We have been married for 14.5 years and looking back there were very few good years if any. The choices I saw myself as having were to call it a day or work on sorting the marriage out. If unfixable then decide to leave. I chose the latter.

In the past I had not been honest and open with my wife and bottled everything up when upset or angry. There were also other woman, that provided emotional support or physical. Physical was normally from prostitutes bar 2 instances where they were one night stands.

These are all things I have come clean about and told my wife. Could have left sleeping dogs lie but felt I needed to get it all out and start being honest about the past, present and future. I still want to try keep the relationship alive but my wife has up and down moments. I do not profess to understand the pain she is going through and the hurt she must feel. Over the past few weeks she has repeatedly stated she wanders what life would have been like for her had she left me earlier when she knew something was wrong (14 years ago).
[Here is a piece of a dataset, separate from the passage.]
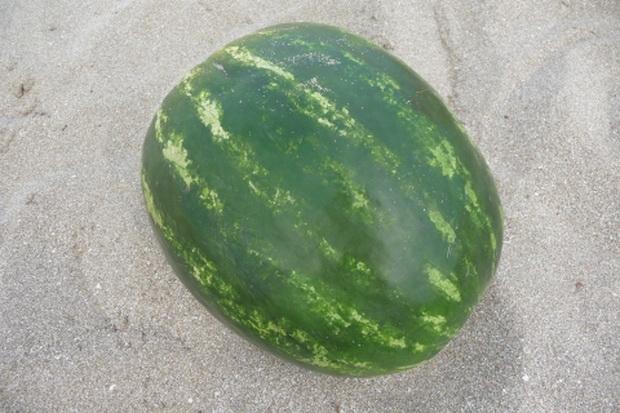 Сорт арбуза: Олинда   f1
And that she regrets not making that decision. I do feel guilty and am trying to make things right. She does not want to make a decision about staying or going to I continue to try win her back.

I suppose I am just wondering how do you know when to let go. I had this great plan 4 weeks ago but am starting to doubt myself. The signals I am getting from my wife are also all over the place. There are times she will kiss me and start initiating sex but then something goes off in her head and she just stops. We talk about it but I don't really get any answers other than she was fantacising about something but was not going to plan so she lost interest. She won't let me kiss her but she kisses me when she is in the mood, normally leads to her taking her cloths off. 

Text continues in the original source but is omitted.